(What you have to do)
In the text on Bank of England fan charts, what period do the MPC's CPI inflation forecasts in the boe data frame cover?

The Monetary Policy Committee (MPC) of the Bank of England produces fan charts of forecasts for Consumer Price Index (CPI) of inflation and Gross Domestic Product in their quarterly Inflation Reports. Alongside the fan charts, the Bank of England provides data, in the form of central location, uncertainty and skewness parameters of a split-normal distribution that underlie their fan charts.2 The probability density of the split-normal distribution is given by Julio (2007)3 as,
\[f(x; \mu, \sigma_1, \sigma_2) = \left\{ \begin{array}{ll} \frac{\sqrt 2}{\sqrt\pi (\sigma_1+\sigma_2)} e^{-\frac{1}{2\sigma_1^2}(x-\mu)^2} & \mbox{for } -\infty < x \leq \mu \\ \frac{\sqrt 2}{\sqrt\pi (\sigma_1+\sigma_2)} e^{-\frac{1}{2\sigma_2^2}(x-\mu)^2} & \mbox{for } \mu < x < \infty \\ \end{array}, \right.\]
where \(\mu\) represents the mode, and the two standard deviations \(\sigma_1\) and \(\sigma_2\) can be derived given the overall uncertainty parameter, \(\sigma\) and skewness parameters, \(\gamma\), as;
\[\sigma^2=\sigma^2_1(1+\gamma)=\sigma^2_2(1-\gamma).\]
Functions for the probability density, cumulative distribution, quantiles and random generation for the split-normal distribution can be found in the fanplot package.
The boe data frame provides historical details on the
forecasts of the MPC for CPI inflation between Q1 2004 to Q4 2013.
> head(boe)
time0 time mode uncertainty skew
1 2004 2004.00 1.34 0.2249 0
2 2004 2004.25 1.60 0.3149 0
3 2004 2004.50 1.60 0.3824 0
4 2004 2004.75 1.71 0.4274 0
5 2004 2005.00 1.77 0.4499 0
6 2004 2005.25 1.68 0.4761 0
The first column time0 refers to the base year of
forecast, the second, time indexes future projections,
whilst the remaining three columns provide values for the corresponding
projected central location (\(\mu\)),
uncertainty (\(\sigma\)) and skew
(\(\gamma\)) parameters:
Bank of England style fan charts vary from quarter to quarter but
follow a similar theme throughout, which can be replicated in R using
the fanplot package. The input data given to a fan
function to plot a fan chart differs from the simulations of the
previous section. Rather than many simulations from distributions in
each time period we can pass a “matrix” object of time ordered values
from the split-normal quantile function.4 As is the case for
passing simulated values to the fan function, rows of the
data object represent a set of user defined probabilities and columns
represent a set of time points. For example, in the code below, a subset
of the Bank of England future parameters of CPI published in Q1 2013 are
first selected. Then a vector of probabilities related to the
percentiles, that we ultimately would like to plot different shaded fans
for, are created. Finally, in a for loop, the
qsplitnorm function calculates the values for which the
time-specific (i) split-normal distribution will be less
than or equal to the probabilities of p.

(Dataset rows)

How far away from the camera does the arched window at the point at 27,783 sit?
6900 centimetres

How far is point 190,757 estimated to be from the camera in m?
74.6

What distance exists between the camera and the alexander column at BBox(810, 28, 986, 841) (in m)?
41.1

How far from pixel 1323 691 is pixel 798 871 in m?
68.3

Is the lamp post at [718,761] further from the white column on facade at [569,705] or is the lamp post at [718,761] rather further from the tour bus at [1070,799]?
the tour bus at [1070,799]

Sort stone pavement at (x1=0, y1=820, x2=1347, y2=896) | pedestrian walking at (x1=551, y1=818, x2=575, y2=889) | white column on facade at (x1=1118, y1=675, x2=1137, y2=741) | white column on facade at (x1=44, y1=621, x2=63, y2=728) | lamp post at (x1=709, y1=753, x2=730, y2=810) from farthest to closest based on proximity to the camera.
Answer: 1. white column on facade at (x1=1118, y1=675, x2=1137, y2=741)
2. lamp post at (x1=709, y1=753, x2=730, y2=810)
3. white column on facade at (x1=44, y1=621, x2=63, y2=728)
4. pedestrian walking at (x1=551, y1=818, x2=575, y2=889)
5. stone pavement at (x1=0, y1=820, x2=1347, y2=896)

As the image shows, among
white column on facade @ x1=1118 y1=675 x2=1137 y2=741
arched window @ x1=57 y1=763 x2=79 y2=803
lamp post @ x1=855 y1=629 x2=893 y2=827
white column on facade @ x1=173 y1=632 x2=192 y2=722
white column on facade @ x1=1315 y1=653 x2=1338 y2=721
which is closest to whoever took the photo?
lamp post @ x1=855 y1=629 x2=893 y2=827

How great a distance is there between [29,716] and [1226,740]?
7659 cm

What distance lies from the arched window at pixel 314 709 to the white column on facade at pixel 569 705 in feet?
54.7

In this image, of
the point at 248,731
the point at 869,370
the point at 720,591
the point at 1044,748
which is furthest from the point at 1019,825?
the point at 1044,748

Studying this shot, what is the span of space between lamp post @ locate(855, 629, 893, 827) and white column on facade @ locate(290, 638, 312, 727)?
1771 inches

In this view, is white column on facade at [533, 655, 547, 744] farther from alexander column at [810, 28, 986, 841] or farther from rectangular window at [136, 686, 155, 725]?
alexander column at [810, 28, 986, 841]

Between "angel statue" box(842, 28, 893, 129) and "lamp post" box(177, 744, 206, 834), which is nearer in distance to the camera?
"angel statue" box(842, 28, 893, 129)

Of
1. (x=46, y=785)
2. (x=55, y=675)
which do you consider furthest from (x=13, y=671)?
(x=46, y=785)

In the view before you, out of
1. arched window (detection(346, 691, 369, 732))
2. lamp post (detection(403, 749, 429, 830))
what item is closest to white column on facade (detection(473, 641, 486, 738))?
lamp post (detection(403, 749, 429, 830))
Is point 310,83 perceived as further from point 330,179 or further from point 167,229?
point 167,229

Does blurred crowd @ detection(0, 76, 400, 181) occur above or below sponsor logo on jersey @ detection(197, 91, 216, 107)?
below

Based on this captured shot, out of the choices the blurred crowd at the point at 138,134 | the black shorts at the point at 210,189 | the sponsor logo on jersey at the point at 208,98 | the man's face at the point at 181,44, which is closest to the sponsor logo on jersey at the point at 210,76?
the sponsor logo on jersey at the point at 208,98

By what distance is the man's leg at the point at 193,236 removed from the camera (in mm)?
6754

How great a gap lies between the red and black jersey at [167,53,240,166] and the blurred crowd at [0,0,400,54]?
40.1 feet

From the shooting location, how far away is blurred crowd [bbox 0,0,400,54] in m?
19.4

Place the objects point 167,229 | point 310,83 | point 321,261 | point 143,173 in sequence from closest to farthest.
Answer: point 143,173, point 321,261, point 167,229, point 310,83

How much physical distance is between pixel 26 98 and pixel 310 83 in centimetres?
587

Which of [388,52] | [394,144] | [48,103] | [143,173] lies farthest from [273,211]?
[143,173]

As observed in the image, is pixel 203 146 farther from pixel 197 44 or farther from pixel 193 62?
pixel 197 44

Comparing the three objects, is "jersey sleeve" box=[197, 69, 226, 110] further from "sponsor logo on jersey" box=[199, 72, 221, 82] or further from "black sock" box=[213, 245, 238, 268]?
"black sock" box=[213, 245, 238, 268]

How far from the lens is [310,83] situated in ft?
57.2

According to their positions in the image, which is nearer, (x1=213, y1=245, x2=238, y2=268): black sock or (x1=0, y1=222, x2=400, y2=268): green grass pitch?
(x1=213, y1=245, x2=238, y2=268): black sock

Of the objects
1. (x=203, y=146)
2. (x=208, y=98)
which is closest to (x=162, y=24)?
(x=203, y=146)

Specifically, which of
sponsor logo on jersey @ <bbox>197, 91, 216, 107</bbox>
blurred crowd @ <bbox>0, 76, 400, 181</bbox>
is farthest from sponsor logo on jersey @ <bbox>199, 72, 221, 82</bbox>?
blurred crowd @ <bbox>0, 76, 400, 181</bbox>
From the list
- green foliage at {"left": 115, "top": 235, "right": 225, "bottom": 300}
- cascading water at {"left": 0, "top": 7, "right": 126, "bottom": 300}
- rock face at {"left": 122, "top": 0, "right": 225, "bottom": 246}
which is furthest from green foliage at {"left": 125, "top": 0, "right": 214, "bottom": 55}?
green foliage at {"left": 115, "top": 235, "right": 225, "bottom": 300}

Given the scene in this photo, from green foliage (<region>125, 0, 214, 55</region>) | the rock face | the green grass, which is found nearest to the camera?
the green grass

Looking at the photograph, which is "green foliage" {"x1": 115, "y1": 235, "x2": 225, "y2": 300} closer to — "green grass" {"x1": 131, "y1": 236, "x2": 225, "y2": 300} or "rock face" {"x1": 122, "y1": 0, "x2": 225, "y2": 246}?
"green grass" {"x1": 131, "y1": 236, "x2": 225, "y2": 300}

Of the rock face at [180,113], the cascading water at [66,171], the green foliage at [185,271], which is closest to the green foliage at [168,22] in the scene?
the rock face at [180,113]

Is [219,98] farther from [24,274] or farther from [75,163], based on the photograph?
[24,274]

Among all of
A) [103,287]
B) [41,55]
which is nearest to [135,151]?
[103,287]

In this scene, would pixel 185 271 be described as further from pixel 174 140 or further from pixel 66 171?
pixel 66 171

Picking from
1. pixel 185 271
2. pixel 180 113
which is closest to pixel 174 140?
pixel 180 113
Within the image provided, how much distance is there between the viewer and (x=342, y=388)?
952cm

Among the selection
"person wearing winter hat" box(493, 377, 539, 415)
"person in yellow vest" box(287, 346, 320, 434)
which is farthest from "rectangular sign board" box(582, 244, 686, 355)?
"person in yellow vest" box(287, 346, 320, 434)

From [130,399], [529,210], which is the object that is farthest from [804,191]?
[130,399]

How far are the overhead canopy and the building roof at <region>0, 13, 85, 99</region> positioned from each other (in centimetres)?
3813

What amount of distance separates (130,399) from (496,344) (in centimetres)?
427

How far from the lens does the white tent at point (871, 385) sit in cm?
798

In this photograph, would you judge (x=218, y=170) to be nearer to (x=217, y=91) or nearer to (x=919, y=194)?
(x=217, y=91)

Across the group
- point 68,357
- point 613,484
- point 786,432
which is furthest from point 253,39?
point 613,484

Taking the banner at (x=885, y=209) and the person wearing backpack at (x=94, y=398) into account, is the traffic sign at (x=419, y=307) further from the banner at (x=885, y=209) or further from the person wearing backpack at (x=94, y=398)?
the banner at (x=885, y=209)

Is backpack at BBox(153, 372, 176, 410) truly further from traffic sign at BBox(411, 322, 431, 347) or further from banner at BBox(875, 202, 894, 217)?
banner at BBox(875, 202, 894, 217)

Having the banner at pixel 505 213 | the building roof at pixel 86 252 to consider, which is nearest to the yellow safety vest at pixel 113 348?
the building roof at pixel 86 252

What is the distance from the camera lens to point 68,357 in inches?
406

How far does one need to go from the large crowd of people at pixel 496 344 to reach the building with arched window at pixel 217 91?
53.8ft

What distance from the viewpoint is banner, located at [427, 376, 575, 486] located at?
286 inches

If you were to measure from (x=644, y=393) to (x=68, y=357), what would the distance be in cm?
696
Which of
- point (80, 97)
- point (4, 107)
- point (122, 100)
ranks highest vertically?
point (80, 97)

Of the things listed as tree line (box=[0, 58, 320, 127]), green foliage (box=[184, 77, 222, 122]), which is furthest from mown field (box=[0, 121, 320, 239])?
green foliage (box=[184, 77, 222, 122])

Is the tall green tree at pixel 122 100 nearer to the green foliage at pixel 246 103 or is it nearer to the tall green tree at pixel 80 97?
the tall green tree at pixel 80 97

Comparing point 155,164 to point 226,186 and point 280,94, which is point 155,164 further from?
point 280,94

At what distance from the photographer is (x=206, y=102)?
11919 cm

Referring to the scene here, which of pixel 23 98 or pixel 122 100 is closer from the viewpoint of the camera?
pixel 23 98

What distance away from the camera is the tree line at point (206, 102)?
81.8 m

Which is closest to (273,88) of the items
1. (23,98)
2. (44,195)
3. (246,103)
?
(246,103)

(Result of the task)
Q1 2004 to Q4 2013